** START **
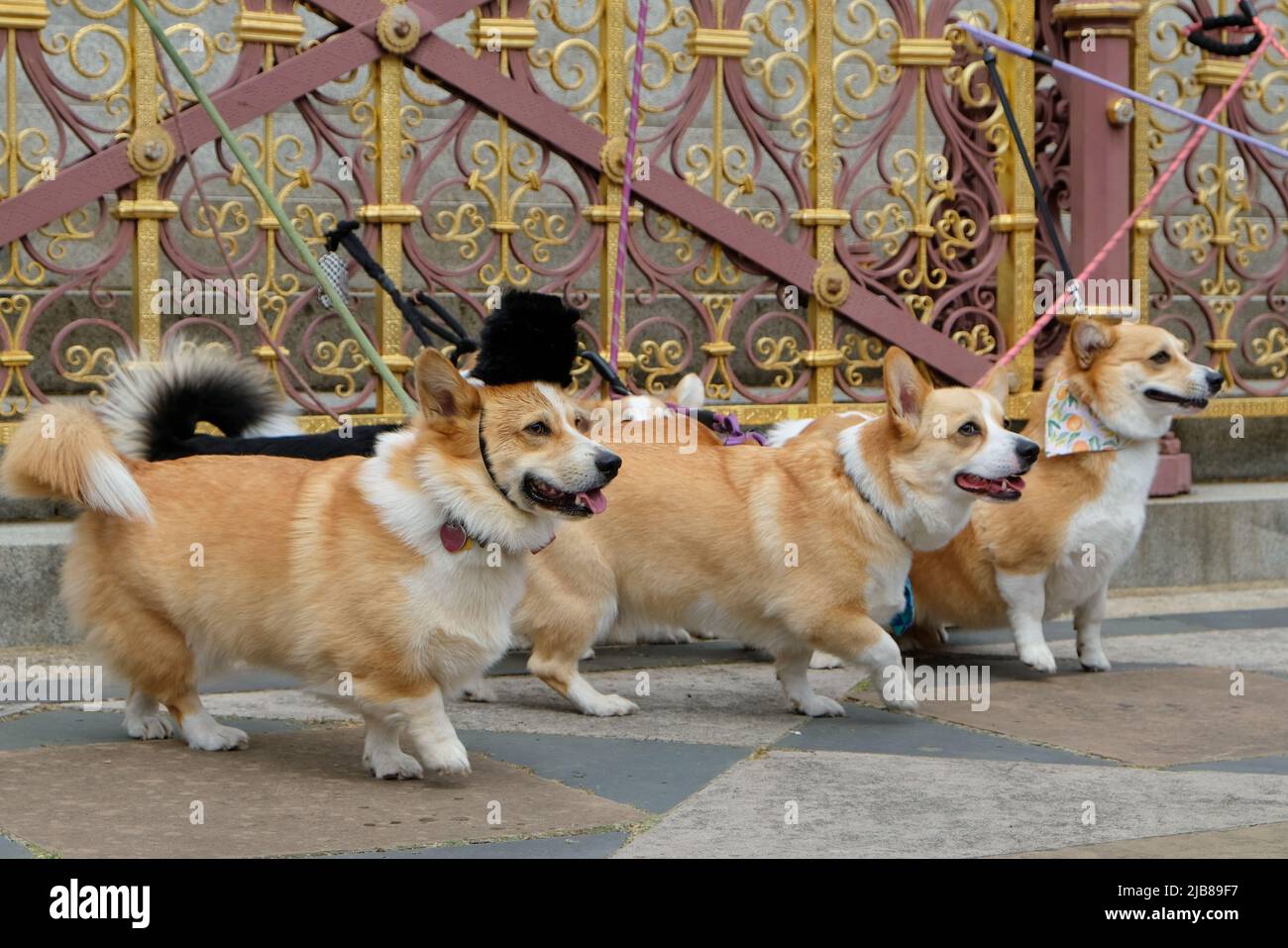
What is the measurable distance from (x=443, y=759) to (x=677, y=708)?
4.23 ft

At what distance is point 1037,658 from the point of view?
19.5ft

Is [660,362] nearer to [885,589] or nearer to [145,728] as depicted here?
[885,589]

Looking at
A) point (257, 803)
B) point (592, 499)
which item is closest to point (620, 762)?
point (592, 499)

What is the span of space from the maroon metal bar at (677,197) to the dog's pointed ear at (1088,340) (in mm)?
1516

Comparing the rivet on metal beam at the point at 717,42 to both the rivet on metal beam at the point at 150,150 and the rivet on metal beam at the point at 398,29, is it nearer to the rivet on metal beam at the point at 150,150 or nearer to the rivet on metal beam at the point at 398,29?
the rivet on metal beam at the point at 398,29

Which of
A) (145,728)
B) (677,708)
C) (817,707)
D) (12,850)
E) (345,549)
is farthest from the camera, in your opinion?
(677,708)

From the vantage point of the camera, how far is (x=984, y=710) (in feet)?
17.9

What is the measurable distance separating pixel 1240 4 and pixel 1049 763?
157 inches

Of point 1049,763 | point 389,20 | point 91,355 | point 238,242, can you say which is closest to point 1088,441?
point 1049,763

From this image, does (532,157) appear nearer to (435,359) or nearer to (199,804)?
** END **
• _PROBLEM TO SOLVE_: Set out every item above as a numbered list, with no blank lines and without the pictures.

• _ANSWER TO THE EXERCISE_:
1. What is the measurable distance from (x=443, y=759) to (x=677, y=708)?
2. 4.23 ft
3. At what distance is point 1037,658 from the point of view?
4. 19.5ft
5. Is [660,362] nearer to [885,589] or nearer to [145,728] as depicted here?
6. [885,589]
7. Looking at
8. A) point (257, 803)
9. B) point (592, 499)
10. which item is closest to point (620, 762)?
11. point (592, 499)
12. What is the span of space from the maroon metal bar at (677,197) to the dog's pointed ear at (1088,340) (in mm)?
13. 1516
14. Comparing the rivet on metal beam at the point at 717,42 to both the rivet on metal beam at the point at 150,150 and the rivet on metal beam at the point at 398,29, is it nearer to the rivet on metal beam at the point at 150,150 or nearer to the rivet on metal beam at the point at 398,29?
15. the rivet on metal beam at the point at 398,29
16. Which of
17. A) (145,728)
18. B) (677,708)
19. C) (817,707)
20. D) (12,850)
21. E) (345,549)
22. is farthest from the camera, in your opinion?
23. (677,708)
24. From the vantage point of the camera, how far is (x=984, y=710) (in feet)?
25. 17.9
26. What is the measurable distance separating pixel 1240 4 and pixel 1049 763?
27. 157 inches
28. Of point 1049,763 | point 389,20 | point 91,355 | point 238,242, can you say which is closest to point 1088,441?
29. point 1049,763
30. From this image, does (532,157) appear nearer to (435,359) or nearer to (199,804)?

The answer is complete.